# What to work on
Copy each line from the records below in which the word "sheerluxe" is found.
=== Working data ===
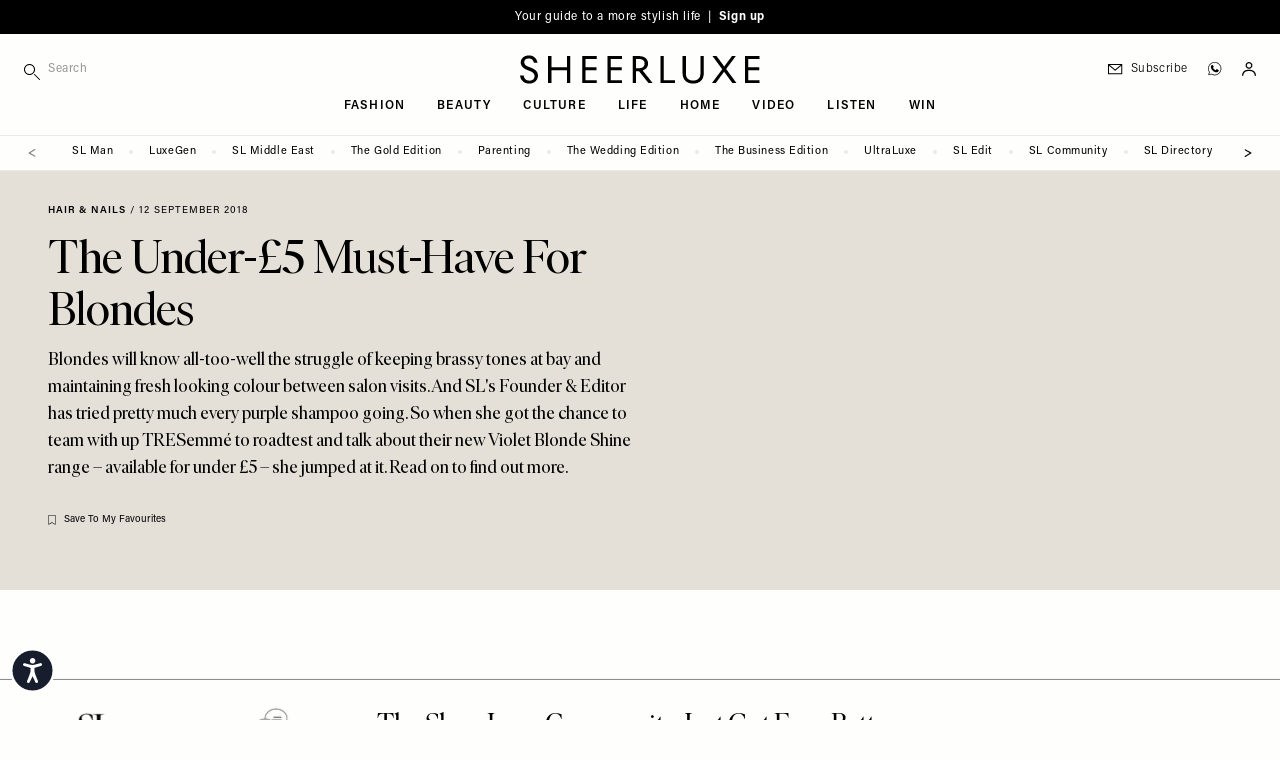

--- FILE ---
content_type: image/svg+xml
request_url: https://sheerluxe.com/sites/sheerluxe/themes/wandsworth/logo.svg?v=2
body_size: 470
content:
<svg width="240px" height="29px" viewBox="0 0 179 21" version="1.1"
  xmlns="http://www.w3.org/2000/svg"
  xmlns:xlink="http://www.w3.org/1999/xlink" xml:space="preserve"
  xmlns:serif="http://www.serif.com/" style="fill-rule:evenodd;clip-rule:evenodd;stroke-linejoin:round;stroke-miterlimit:2;">
  <path d="M6.812,21c3.715,0 6.596,-2.369 6.596,-5.95c0,-3.42 -2.774,-4.927 -5.358,-5.923l-1.669,-0.646c-2.1,-0.808 -3.258,-1.75 -3.258,-3.554c0,-1.562 1.4,-2.666 3.42,-2.666c1.911,0 3.257,0.915 3.823,3.123l2.664,0c-0.618,-3.176 -2.852,-5.384 -6.273,-5.384c-3.553,0 -6.191,2.127 -6.191,5.25c0,2.935 2.315,4.63 4.657,5.519l1.67,0.647c2.207,0.861 3.957,1.83 3.957,4.011c0,2.262 -1.723,3.392 -3.957,3.392c-2.289,0 -3.878,-1.319 -4.201,-3.904l-2.692,0c0.35,3.662 3.015,6.085 6.812,6.085Zm16.607,-0.35l0,-9.557l11.55,0l0,9.557l2.477,0l0,-20.193l-2.477,0.001l0,8.454l-11.55,0l0,-8.454l-2.477,0l0,20.192l2.477,0Zm33.839,0l0,-2.18l-8.427,0l0,-7.377l8.158,-0.001l0,-2.181l-8.158,0l0,-6.273l8.427,0l0,-2.181l-10.904,0l0,20.193l10.904,0Zm18.842,0l0,-2.181l-8.427,0l0,-7.377l8.157,0l0,-2.181l-8.157,0l0,-6.273l8.427,0l0,-2.181l-10.905,0l0,20.193l10.905,0Zm10.415,0l0,-8.912l2.236,0l7.107,8.912l3.123,0l-7.511,-9.396c2.1,-0.728 4.039,-2.289 4.039,-5.142c0,-2.881 -1.885,-5.655 -7.028,-5.655l-4.442,0.001l0,20.192l2.477,0l-0.001,0Zm1.938,-11.093l-1.938,0l0,-6.918l1.938,0c2.666,0 4.47,1.05 4.47,3.473c0,2.397 -1.804,3.447 -4.47,3.447l0,-0.002Zm27.216,11.093l0,-2.18l-8.426,0l0,-18.013l-2.478,0.001l0,20.192l10.904,0Zm13.485,0.35c4.738,0 7.888,-2.8 7.888,-7.485l0,-13.058l-2.476,0l0,13.274c0,3.311 -2.343,5.035 -5.412,5.035c-3.069,0 -5.411,-1.724 -5.411,-5.035l0,-13.274l-2.478,0l0,13.058c0,4.685 3.177,7.485 7.889,7.485l0,0Zm16.796,-0.35l6.273,-8.453l6.219,8.453l3.043,0l-7.727,-10.5l7.188,-9.692l-2.827,0l-5.788,7.781l-5.734,-7.781l-3.043,0l7.269,9.854l-7.7,10.338l2.827,0Zm32.681,0l0,-2.18l-8.428,0l0,-7.377l8.158,-0.001l0,-2.181l-8.157,0l0,-6.273l8.427,0l0,-2.181l-10.904,0l0,20.193l10.904,0Z"></path>
</svg>


--- FILE ---
content_type: application/javascript
request_url: https://api.lightboxcdn.com/z9gd/43330/sheerluxe.com/jsonp/z?cb=1768664099916&dre=l&callback=jQuery11240053067602968211114_1768664099875&_=1768664099876
body_size: 1017
content:
jQuery11240053067602968211114_1768664099875({"success":true,"dre":"l","response":"[base64].EY2N42KEmLo.Gx3Exsk4ABI8AA9ABWAD9eASsGgsBgCOLyQA3PmyPkAMz5SA6vGS.[base64]"});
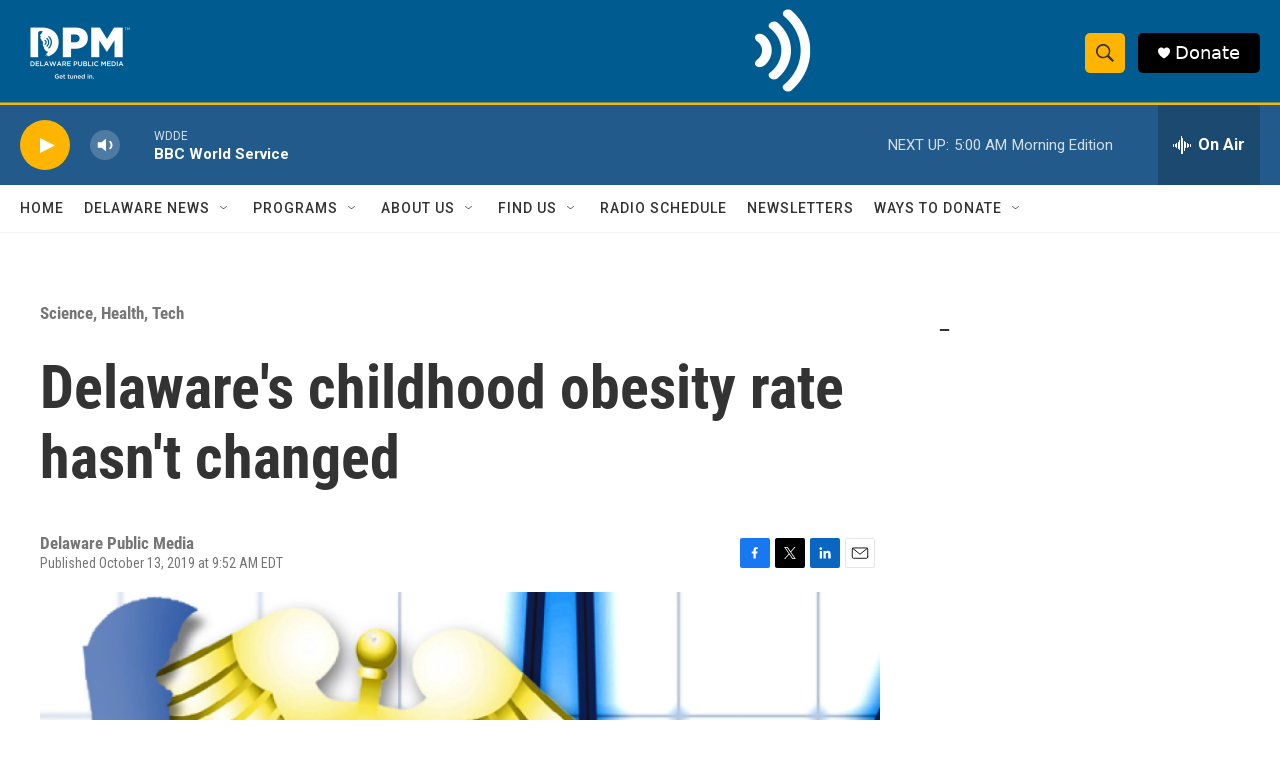

--- FILE ---
content_type: text/html; charset=utf-8
request_url: https://www.google.com/recaptcha/api2/aframe
body_size: 183
content:
<!DOCTYPE HTML><html><head><meta http-equiv="content-type" content="text/html; charset=UTF-8"></head><body><script nonce="NcqAC0I2keXkhJtVJ_IntA">/** Anti-fraud and anti-abuse applications only. See google.com/recaptcha */ try{var clients={'sodar':'https://pagead2.googlesyndication.com/pagead/sodar?'};window.addEventListener("message",function(a){try{if(a.source===window.parent){var b=JSON.parse(a.data);var c=clients[b['id']];if(c){var d=document.createElement('img');d.src=c+b['params']+'&rc='+(localStorage.getItem("rc::a")?sessionStorage.getItem("rc::b"):"");window.document.body.appendChild(d);sessionStorage.setItem("rc::e",parseInt(sessionStorage.getItem("rc::e")||0)+1);localStorage.setItem("rc::h",'1768804318689');}}}catch(b){}});window.parent.postMessage("_grecaptcha_ready", "*");}catch(b){}</script></body></html>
===
# Answer box
request_url: https://sheerluxe.com/sites/sheerluxe/themes/wandsworth/logo.svg?v=2
request_url: https://api.lightboxcdn.com/z9gd/43330/sheerluxe.com/jsonp/z?cb=1768664099916&dre=l&callback=jQuery11240053067602968211114_1768664099875&_=1768664099876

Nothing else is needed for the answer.